Shocked and overwhelmed by their sudden change in fortunes, all the despondent Capitals could do was stare blankly in bewilderment.
Five months later, the new Metropolitan Division rivals will renew what has become one of the most contestable rivalries in the League when the Rangers' season-opening nine-game road trip takes them to Washington to face the Capitals as part of NBCSN Wednesday Night Rivalry (8 p.m. ET, NBCSN, TSN2, RDS2).
"It's been a good rivalry over the past few years with the playoffs series," Rangers center Brian Boyle told NHL.com. "I think that kind of builds a little bit of tension, and then when you play each other and face each other more and more even in the regular season, that tension can keep building on. I think it starts with the playoff series that we've had in the past. Each team's had a little success with each other."
The Rangers and Capitals meeting in the Stanley Cup Playoffs has become an annual rite of spring. In four matchups over the past five seasons, New York and Washington have played a total of 26 postseason games against each other, 18 of which have been decided by one goal. The first two series in 2009 and 2011 went Washington's way, while the last two in 2012 and 2013 have been clinched by New York in Game 7 victories.
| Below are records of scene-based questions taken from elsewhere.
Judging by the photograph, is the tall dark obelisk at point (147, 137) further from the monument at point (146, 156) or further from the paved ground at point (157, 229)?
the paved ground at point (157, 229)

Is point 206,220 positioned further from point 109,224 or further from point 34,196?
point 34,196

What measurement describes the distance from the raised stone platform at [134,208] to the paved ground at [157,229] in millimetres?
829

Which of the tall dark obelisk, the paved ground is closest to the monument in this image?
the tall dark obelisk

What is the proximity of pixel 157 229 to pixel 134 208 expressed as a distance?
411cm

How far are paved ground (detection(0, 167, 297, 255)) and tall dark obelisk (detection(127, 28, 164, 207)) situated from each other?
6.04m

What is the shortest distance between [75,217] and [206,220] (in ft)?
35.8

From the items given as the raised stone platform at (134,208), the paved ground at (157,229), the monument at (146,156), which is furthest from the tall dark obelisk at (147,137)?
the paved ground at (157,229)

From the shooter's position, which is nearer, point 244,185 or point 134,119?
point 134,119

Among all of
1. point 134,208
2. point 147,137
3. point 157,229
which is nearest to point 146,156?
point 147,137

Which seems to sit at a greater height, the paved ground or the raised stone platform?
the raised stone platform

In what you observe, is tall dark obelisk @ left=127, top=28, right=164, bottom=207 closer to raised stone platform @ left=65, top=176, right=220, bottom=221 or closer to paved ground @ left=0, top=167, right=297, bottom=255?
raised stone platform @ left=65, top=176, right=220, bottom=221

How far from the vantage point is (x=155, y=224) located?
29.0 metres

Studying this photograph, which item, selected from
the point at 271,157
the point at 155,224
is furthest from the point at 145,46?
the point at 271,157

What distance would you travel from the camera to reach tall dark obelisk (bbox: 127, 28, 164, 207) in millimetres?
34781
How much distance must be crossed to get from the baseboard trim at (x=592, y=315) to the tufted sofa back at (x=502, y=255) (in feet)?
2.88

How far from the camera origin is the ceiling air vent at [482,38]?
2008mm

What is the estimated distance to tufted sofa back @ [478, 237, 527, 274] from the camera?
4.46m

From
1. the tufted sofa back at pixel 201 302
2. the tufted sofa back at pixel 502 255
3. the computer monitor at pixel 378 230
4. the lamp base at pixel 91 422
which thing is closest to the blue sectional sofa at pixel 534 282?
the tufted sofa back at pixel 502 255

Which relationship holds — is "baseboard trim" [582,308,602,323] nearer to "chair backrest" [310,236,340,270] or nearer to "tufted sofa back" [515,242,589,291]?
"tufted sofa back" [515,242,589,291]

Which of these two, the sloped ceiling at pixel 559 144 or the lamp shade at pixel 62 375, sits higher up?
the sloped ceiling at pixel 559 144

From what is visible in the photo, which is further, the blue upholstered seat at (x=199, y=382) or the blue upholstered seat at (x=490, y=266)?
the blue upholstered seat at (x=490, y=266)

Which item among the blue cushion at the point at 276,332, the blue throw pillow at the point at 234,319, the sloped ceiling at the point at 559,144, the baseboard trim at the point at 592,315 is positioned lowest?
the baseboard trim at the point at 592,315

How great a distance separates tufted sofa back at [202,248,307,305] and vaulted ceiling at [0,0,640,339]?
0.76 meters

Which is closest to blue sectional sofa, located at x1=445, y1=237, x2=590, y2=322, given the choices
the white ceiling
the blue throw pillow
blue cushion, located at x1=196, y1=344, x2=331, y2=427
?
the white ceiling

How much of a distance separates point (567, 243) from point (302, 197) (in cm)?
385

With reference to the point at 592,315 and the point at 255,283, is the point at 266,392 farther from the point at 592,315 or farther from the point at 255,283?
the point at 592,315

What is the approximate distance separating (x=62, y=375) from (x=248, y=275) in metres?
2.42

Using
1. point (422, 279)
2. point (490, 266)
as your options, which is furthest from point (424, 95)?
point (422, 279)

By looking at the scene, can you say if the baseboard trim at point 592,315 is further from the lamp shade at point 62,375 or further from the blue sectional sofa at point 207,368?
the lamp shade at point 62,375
"There's a lot of overtime games, a lot of long, physical battles-of-attrition type games, where we've lost and where we've won," Boyle said. "Personnel's changed, teams have changed a little bit, but we've had some battles."
Both teams, perennial postseason participants, enter the game Wednesday in the midst of early-season struggles. At 2-4-0, the Capitals are relying on their potent power play to keep them afloat, while the 1-4-0 Rangers look nothing like the stalwart defensive team they are accustomed to being, having allowed a League-high 5.00 goals per game.
As Boyle alluded to, there have been changes on both sides, primarily for the Rangers, who are adjusting to coach Alain Vigneault's more up-tempo system.
That being said, the Capitals, all too familiar with having to adapt to a new coach and style of play after having done so multiple times in recent seasons, are preparing for the Rangers as a completely different team.
"It's kind of a huge rivalry for both sides," Alex Ovechkin said. "Of course, we play a lot against each other over the last couple years, but it's going to be interesting to see how they change with a new coach and probably a new system's going to be there."
Both teams are seeking some sort of spark to carry them out of their respective slumps, which should only add to the built-in intensity and intrigue of another Rangers-Capitals matchup.
"It's just a big game for us," Boyle said. "I think we need to try to get some points here, get a win. It's a challenge. We're a pretty desperate club right now, but they're probably feeling the same way."